Sinergi dengan presiden
Hukum di Indonesia diadopsi dari sistem hukum yang diberlakukan oleh pemerintah kolonial Belanda. Jika hukum di negara-negara Eropa pada mulanya ditujukan untuk mengontrol kekuasaan bangsawan, maka hukum di Indonesia didesain untuk mengontrol rakyat (Jayasuriya, 1999). Apalagi hukum yang diberlakukan pada masa pemerintahan Hindia Belanda jelas sejak awal tujuannya adalah mengontrol rakyat untuk meredam protes dan pemberontakan. Sistem hukum seperti itu yang kemudian diwarisi oleh Indonesia dan kemudian dipergunakan dengan efektif, terutama pada masa Orde Baru untuk menopang kekuasaannya. Hukum adalah instrumen penopang kekuasaan, bukan pengontrol kekuasaan, apalagi menjamin hak-hak rakyat. Yang terjadi bukan rule of law, tetapi rule by law karena kekuasaan Orde Baru yang otoriter mendapatkan legitimasi hukum.

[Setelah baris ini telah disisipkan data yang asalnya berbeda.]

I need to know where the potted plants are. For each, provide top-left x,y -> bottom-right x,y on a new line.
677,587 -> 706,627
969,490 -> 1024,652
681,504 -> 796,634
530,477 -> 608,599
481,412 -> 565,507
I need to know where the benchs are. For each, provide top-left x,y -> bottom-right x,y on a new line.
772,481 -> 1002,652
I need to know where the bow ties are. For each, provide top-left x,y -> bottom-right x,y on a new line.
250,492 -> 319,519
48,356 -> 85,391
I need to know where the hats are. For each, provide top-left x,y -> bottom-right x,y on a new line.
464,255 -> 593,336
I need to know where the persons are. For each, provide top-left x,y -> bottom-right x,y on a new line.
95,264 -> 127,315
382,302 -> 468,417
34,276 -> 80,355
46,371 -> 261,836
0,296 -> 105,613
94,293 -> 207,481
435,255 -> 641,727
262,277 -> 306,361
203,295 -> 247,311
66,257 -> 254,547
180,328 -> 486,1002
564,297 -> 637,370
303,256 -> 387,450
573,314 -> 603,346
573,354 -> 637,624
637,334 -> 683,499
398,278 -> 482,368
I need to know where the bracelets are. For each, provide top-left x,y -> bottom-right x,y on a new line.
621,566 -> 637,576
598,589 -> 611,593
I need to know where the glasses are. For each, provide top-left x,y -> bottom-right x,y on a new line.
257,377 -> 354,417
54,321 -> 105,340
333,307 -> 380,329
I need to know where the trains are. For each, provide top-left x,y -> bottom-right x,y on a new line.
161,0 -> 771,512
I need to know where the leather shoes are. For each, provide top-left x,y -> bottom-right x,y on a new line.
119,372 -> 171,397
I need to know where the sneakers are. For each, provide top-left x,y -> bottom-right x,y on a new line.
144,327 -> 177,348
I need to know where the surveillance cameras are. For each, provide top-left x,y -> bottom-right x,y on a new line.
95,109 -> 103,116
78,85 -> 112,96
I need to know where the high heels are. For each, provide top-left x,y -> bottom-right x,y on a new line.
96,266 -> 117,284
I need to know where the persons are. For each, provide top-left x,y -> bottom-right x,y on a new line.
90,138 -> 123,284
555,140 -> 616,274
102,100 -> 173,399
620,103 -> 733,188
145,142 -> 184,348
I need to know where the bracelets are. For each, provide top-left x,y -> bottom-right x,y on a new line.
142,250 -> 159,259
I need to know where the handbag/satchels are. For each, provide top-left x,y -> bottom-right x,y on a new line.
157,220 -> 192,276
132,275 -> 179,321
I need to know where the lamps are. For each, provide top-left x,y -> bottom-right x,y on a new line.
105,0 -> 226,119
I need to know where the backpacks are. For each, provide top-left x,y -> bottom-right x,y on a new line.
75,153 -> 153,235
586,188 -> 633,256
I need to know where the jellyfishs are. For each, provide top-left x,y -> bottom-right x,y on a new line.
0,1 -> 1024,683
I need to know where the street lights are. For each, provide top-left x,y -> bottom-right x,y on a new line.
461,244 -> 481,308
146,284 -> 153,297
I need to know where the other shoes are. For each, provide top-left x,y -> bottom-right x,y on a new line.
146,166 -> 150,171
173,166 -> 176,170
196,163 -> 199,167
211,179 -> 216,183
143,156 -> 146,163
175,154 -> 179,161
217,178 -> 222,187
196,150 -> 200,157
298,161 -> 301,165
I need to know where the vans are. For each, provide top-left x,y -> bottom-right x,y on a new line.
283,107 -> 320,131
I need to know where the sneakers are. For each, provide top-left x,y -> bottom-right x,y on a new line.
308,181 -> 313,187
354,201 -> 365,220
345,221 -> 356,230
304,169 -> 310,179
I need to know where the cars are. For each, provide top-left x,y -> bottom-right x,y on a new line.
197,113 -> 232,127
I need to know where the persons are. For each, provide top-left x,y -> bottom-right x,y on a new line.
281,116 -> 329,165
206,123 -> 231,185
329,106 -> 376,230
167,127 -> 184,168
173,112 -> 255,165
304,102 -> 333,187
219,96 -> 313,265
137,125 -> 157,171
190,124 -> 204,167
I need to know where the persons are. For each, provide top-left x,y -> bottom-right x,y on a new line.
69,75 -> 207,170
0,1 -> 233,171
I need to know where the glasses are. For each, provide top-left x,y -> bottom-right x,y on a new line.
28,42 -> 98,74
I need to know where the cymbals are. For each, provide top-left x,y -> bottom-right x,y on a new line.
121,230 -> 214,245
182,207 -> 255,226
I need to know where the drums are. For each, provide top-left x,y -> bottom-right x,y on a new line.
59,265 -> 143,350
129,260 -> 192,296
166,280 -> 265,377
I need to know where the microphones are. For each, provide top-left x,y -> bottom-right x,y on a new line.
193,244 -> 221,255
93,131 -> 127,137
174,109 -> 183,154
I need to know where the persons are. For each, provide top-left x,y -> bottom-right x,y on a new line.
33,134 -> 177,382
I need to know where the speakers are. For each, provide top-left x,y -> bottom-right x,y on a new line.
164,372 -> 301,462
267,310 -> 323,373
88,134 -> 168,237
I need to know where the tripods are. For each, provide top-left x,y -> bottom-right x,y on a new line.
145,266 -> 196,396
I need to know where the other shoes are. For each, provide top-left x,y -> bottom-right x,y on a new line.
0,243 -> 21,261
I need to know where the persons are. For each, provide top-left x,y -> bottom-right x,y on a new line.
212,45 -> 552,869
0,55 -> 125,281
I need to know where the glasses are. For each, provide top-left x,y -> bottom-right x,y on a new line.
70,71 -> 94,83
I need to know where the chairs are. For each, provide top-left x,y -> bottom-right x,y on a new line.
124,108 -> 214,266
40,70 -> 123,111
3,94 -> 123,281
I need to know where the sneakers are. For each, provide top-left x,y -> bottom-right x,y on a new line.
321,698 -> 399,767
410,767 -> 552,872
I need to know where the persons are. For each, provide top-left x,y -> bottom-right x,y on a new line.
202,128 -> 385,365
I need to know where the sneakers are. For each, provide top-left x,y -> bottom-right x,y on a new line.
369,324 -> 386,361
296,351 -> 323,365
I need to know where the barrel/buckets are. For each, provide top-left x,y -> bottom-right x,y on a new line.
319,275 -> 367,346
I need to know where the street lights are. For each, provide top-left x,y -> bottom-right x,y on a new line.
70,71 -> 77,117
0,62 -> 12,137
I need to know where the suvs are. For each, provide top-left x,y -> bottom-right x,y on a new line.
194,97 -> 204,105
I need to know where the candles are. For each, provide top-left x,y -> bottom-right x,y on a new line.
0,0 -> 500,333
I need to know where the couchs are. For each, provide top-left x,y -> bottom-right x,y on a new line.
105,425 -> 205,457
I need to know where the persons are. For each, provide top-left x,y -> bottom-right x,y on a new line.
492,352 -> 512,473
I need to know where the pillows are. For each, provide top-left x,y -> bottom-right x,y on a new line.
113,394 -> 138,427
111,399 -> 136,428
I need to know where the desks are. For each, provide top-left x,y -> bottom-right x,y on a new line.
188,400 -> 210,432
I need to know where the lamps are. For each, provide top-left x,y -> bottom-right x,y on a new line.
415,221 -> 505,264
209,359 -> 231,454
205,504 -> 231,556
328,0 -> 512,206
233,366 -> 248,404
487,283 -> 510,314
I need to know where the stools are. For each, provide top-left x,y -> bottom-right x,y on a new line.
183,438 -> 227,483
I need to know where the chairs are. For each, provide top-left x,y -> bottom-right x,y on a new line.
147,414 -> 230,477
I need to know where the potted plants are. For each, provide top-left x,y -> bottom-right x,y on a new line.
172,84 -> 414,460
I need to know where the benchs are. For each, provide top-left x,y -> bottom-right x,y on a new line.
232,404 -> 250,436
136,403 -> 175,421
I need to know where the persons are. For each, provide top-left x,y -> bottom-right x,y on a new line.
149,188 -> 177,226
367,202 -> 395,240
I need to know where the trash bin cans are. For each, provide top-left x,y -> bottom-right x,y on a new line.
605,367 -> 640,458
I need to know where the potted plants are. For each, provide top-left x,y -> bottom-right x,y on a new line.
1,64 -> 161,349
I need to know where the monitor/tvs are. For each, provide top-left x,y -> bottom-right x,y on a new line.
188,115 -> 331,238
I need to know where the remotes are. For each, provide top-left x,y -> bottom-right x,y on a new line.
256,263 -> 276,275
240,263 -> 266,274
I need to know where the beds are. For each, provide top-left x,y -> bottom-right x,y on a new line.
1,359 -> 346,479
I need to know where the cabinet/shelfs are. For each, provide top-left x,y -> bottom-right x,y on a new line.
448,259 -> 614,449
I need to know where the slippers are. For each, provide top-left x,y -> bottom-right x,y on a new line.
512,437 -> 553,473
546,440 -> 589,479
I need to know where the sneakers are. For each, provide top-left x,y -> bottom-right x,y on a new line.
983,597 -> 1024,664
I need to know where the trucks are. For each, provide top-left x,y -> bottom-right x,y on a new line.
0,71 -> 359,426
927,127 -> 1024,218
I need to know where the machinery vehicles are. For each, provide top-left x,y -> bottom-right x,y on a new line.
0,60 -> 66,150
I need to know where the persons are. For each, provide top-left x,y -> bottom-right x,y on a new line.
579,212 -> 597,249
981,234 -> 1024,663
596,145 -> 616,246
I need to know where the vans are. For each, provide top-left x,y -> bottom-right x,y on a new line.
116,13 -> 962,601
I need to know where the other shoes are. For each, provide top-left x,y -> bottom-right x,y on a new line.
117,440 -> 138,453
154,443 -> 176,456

Sebagai imbalan atas jasa sebagai penopang kekuasaan, pada masa Orde Baru kekuasaan cenderung tutup mata terhadap praktik korupsi yang melibatkan penegak hukum. Ukuran keberhasilan hukum pada masa itu adalah bagaimana hukum mampu menciptakan ketertiban menurut kacamata penguasa Orde Baru.
Ketika kekuasaan Orde Baru tumbang, lembaga peradilan, terutama kepolisian dan kejaksaan, masih diisi orang-orang lama yang dibesarkan dalam paradigma pelayan kekuasaan dan menikmati privilese untuk melakukan praktik korupsi. Ketika Indonesia menikmati kebebasan pers, terungkaplah berbagai kasus korupsi peradilan yang pada masa lalu sering kali tidak terungkap dengan gamblang. Tak mengherankan jika dalam berbagai survei, lembaga peradilan, terutama kepolisian, ditempatkan sebagai salah satu instansi terkorup dibandingkan instansi lain.
Kondisi ini sebenarnya hendak diubah lewat berbagai program reformasi. Namun, tanpa efek pencegahan melalui penegakan hukum dan kepemimpinan yang kuat dari Presiden, program reformasi nyaris mustahil mencapai tujuannya. Celakanya, dalam berbagai kasus, seperti kriminalisasi pemimpin KPK dan kasus rekening gendut, tak tampak ketegasan Istana. Bisa jadi ketidaktegasan itu dibaca sebagai sikap tutup mata terhadap praktik korupsi seperti yang biasa terjadi di masa lalu.
Dengan warisan persoalan yang tidak ringan dan pilihan presiden kepada jaksa agung dari dalam yang praktis tak memiliki prestasi yang membanggakan, maka ketua KPK baru menghadapi persoalan berat. Tanpa rekam jejak memadai, sulit mengharapkan jaksa agung mampu buat terobosan membersihkan kejaksaan.
Situasi sama terjadi di kepolisian. Kapolri pilihan presiden juga bukan polisi dengan rekam jejak memukau sehingga sulit mengharapkan gebrakan dari Mabes Polri. Dalam situasi ini, sinergi KPK dan kejaksaan serta kepolisian adalah mimpi di siang bolong. Barangkali akan tercipta sinergi untuk kasus tertentu, tetapi dalam kasus yang memiliki konflik kepentingan terhadap para petinggi di kedua institusi itu, maka yang dihadapi KPK bukan sinergi tetapi resistensi.
Sejarah keberhasilan beberapa negara memberantas korupsi ditentukan keberhasilan membersihkan korupsi di lembaga peradilan. Juga pembentukan KPK dilandasi tingginya korupsi di lembaga penegak hukum. Keberhasilan pemberantasan korupsi di Indonesia kelak akan ditentukan keberhasilan membersihkan korupsi yang melibatkan jaksa dan polisi. Untuk membersihkan praktik korupsi mafia peradilan, lebih tepat ketua KPK bersinergi dengan presiden agar menunjukkan ketegasan dan kepemimpinan yang kuat untuk memberantas korupsi, terutama di kepolisian dan kejaksaan.